In order to produce many of these paintings, Skellington disassembled various printer parts and constructed a machine that would replicate images in a manner that closely resembled an artist’s own hand, yet with obvious technological mediation. It’s difficult to conclude if this reconstruction amounts to a practice that is more or less deskilled than some of his contemporaries, considering that, while Skellington carefully orchestrates the scenarios that create these paintings, the final results are often unexpected within a studio setting that resembles a science fiction trope where robots defy their maker, and artificial intelligence finally comes to life.
As a Los Angeles native, Milly Skellington adopted a gender-ambiguous, Anglo pseudonym to accompany his made-by-the-movies persona, simultaneously a dedication to his hometown Hollywood producers and an irreverent critique of the macho, gestural ethos of modernist painting’s most celebrated icons.

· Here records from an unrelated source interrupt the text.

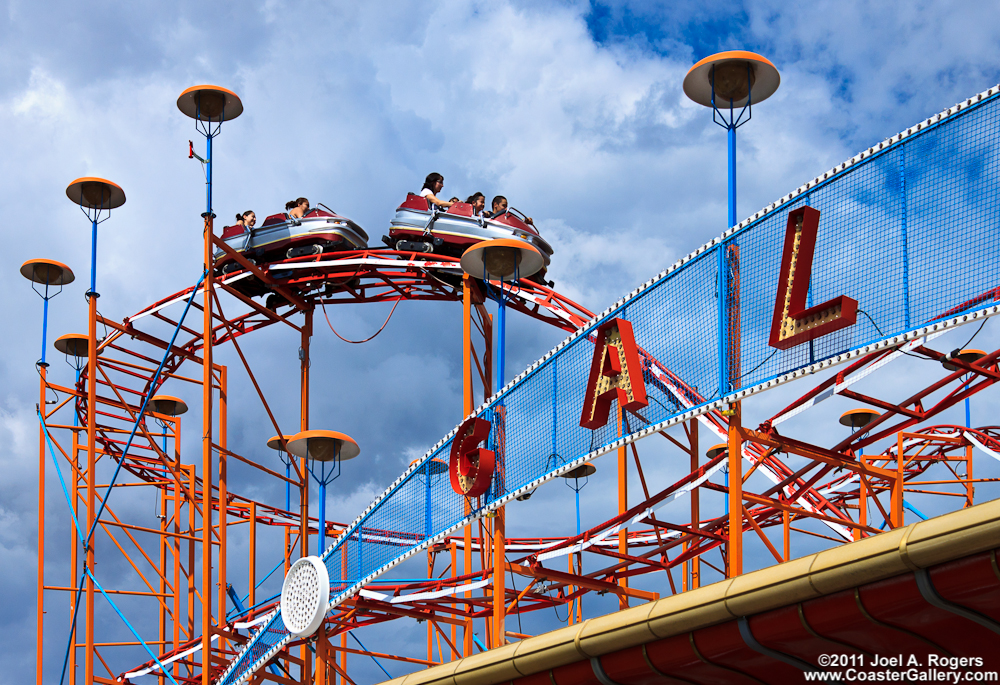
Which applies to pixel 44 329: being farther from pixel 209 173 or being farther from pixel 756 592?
pixel 756 592

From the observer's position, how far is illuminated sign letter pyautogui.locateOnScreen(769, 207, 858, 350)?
907 cm

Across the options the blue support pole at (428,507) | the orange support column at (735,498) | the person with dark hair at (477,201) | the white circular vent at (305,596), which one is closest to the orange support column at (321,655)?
the white circular vent at (305,596)

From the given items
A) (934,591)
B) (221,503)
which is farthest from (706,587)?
(221,503)

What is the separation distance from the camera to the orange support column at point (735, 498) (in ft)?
29.8

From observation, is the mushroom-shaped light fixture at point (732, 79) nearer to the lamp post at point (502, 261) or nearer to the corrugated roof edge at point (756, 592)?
the lamp post at point (502, 261)

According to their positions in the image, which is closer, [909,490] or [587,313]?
[587,313]

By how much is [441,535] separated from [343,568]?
2289 millimetres

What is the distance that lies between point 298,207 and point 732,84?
10.9 meters

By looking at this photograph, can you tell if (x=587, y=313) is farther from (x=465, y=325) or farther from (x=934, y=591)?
(x=934, y=591)

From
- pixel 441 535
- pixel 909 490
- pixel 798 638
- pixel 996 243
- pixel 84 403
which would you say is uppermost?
pixel 84 403

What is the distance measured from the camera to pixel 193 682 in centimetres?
2066

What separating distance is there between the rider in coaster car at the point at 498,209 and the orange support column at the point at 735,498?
11.9m

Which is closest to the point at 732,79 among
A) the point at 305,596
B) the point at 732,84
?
the point at 732,84

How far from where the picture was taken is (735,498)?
9289 millimetres
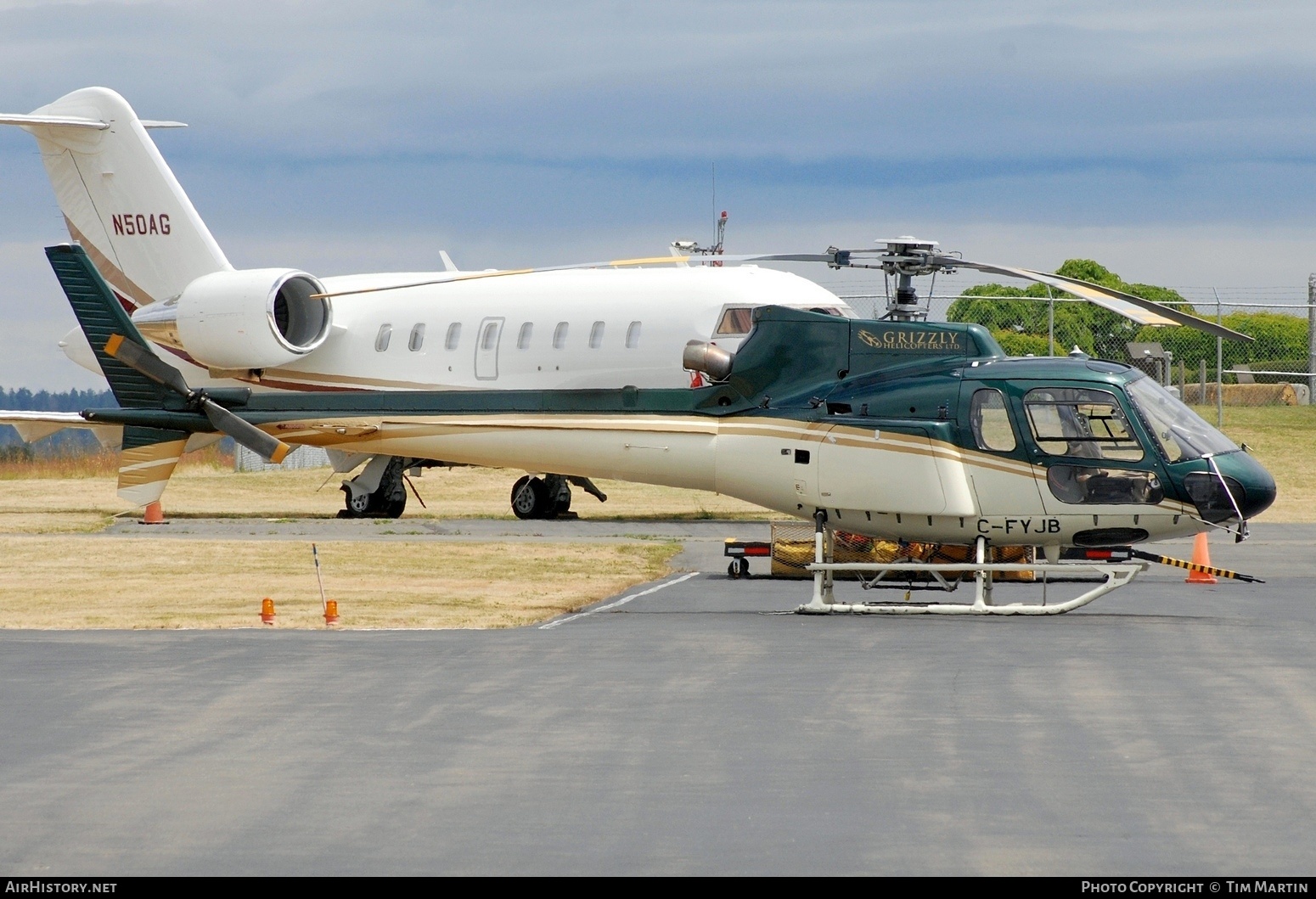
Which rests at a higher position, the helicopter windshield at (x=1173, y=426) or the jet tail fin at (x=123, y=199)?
the jet tail fin at (x=123, y=199)

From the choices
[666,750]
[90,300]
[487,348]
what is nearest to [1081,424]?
[666,750]

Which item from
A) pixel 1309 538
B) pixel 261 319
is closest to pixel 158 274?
pixel 261 319

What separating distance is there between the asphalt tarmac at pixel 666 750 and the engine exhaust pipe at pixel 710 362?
3.77m

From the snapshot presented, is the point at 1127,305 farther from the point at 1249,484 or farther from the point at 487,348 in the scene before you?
the point at 487,348

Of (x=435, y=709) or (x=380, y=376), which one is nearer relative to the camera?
(x=435, y=709)

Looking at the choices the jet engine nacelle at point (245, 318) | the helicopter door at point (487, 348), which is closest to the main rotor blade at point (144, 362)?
the jet engine nacelle at point (245, 318)

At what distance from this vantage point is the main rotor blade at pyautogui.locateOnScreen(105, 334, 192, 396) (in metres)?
23.1

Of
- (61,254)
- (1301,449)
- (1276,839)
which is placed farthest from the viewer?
(1301,449)

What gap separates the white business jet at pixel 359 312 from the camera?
25.0 m

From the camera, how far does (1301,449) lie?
3822cm

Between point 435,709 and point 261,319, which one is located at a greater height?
point 261,319

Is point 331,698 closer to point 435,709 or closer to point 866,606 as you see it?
point 435,709

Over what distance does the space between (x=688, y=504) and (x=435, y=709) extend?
2306cm

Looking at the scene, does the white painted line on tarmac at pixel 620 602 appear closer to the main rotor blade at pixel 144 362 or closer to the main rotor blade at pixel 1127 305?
the main rotor blade at pixel 1127 305
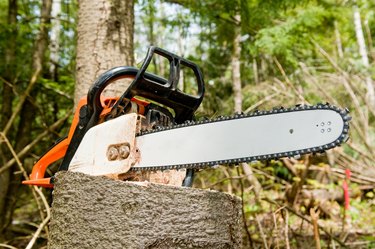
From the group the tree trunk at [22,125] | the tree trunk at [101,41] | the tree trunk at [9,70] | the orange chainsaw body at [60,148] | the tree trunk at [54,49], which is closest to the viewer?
the orange chainsaw body at [60,148]

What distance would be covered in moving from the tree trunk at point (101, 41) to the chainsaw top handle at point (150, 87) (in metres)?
0.68

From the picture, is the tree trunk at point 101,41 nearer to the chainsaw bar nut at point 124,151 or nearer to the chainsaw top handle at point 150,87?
the chainsaw top handle at point 150,87

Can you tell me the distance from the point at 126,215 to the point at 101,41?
1186 millimetres

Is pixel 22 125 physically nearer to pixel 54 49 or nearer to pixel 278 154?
pixel 54 49

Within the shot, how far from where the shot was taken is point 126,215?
1019 mm

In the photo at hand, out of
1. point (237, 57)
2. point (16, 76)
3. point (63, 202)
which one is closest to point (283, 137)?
point (63, 202)

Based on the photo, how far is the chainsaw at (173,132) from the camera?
101 centimetres

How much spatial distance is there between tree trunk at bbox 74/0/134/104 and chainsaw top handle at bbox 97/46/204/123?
0.68 m

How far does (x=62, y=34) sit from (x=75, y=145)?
15.9 feet

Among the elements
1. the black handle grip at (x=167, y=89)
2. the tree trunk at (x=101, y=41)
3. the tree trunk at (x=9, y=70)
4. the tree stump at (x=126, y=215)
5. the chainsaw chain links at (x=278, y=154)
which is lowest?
the tree stump at (x=126, y=215)

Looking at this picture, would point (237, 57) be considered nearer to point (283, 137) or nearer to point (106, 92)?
point (106, 92)

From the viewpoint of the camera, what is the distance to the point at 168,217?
41.9 inches

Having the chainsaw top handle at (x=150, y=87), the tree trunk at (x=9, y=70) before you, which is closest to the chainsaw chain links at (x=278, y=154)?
the chainsaw top handle at (x=150, y=87)

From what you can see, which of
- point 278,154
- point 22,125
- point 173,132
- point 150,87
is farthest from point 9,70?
Answer: point 278,154
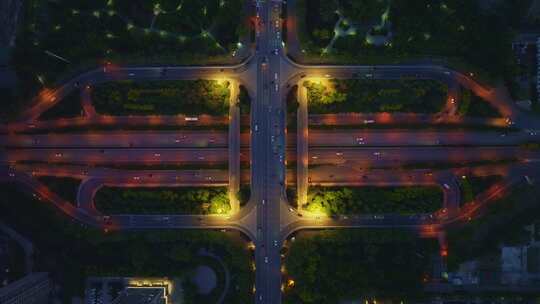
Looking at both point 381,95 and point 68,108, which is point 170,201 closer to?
point 68,108

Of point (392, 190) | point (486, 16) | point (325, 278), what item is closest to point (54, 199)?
point (325, 278)

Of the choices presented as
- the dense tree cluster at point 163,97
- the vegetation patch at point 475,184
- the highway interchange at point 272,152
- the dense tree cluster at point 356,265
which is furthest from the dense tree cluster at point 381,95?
the dense tree cluster at point 356,265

The content often mimics this celebrity status among certain people and historical events. News reels and conspiracy fodder recall moments in contemporary culture when facts seem manipulated and truth-making produces a society of paranoia where being told what to believe often causes more hysteria than comfort. In some cases, Skellington borrows these images from traumatic events of our collective cultural memory, printed from an ink-jet printer and gesso transferred into kaleidoscopic, disorienting interpretations of their originals. Adding his own hand-painted details to these replications further complicates his role in these dizzying compositions. This issue of free will looms large for all of Skellington’s work, and his practice begs the question of painting in general. While Skellington utilizes a contemporary language of image reproduction to challenge his own authorship, his place in a longer painterly tradition questions how many art-historical innovations amount to moments of serious disruption and how much of this narrative constitutes a reorganizing of the culture that already existed.

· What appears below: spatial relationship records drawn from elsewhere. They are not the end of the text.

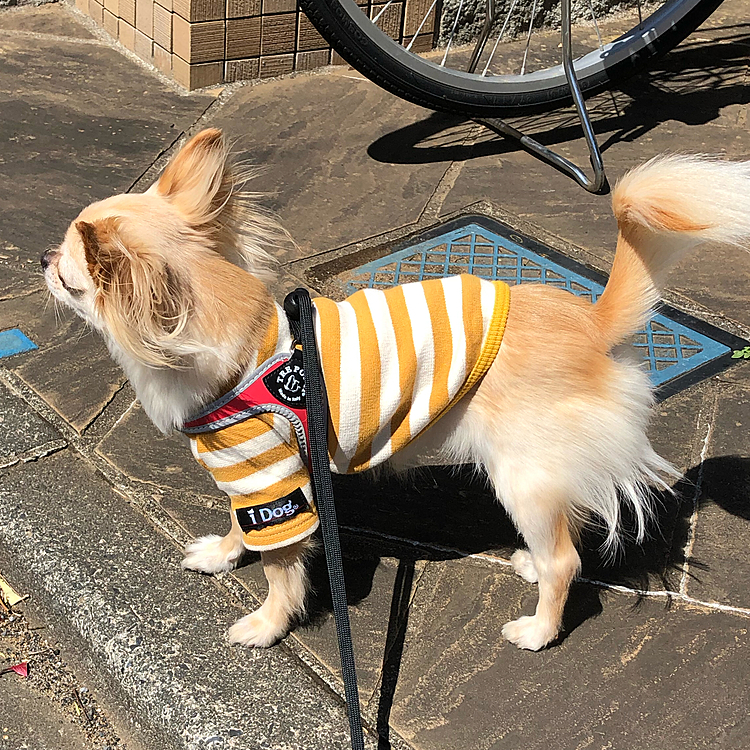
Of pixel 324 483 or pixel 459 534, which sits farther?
pixel 459 534

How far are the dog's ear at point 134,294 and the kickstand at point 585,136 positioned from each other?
2423 mm

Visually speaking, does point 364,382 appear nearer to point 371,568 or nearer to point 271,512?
point 271,512

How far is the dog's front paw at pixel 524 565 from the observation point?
2.31 m

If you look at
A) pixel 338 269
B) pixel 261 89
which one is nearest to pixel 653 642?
pixel 338 269

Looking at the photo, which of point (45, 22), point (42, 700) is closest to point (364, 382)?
point (42, 700)

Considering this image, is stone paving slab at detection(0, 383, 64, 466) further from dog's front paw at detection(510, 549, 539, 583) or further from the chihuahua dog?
dog's front paw at detection(510, 549, 539, 583)

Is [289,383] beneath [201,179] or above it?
beneath

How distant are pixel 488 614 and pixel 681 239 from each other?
102cm

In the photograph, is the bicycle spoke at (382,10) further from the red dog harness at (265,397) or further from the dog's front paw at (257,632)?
the dog's front paw at (257,632)

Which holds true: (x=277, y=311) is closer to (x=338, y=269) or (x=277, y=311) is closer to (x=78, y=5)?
(x=338, y=269)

While the sentience of Skellington’s machines might leave viewers uneasy, a certain optimism could be derived from the sheer originality of his approach. Skellington himself plays with the apparent determinism of contemporary life in a technocracy where the parameters of our discourse dictate the potential personality types that can be pursued, yet his ability to reorchestrate these settings makes it clear that autonomy and automation are not simple oppositions. Within these boundaries there will be parts that can be displaced, innovations within tradition, and mechanisms that can be reordered.
Milly Skellington (b. 1993, Los Angeles) studied at Goldsmith College in London and Otis College in Los Angeles. His work has appeared in exhibitions at El Clasificado Space in Los Angeles, New Space Lewisham in London, and Cody Wycoff Space in Brooklyn, NY. This is his first solo show at Hyacinth Gallery.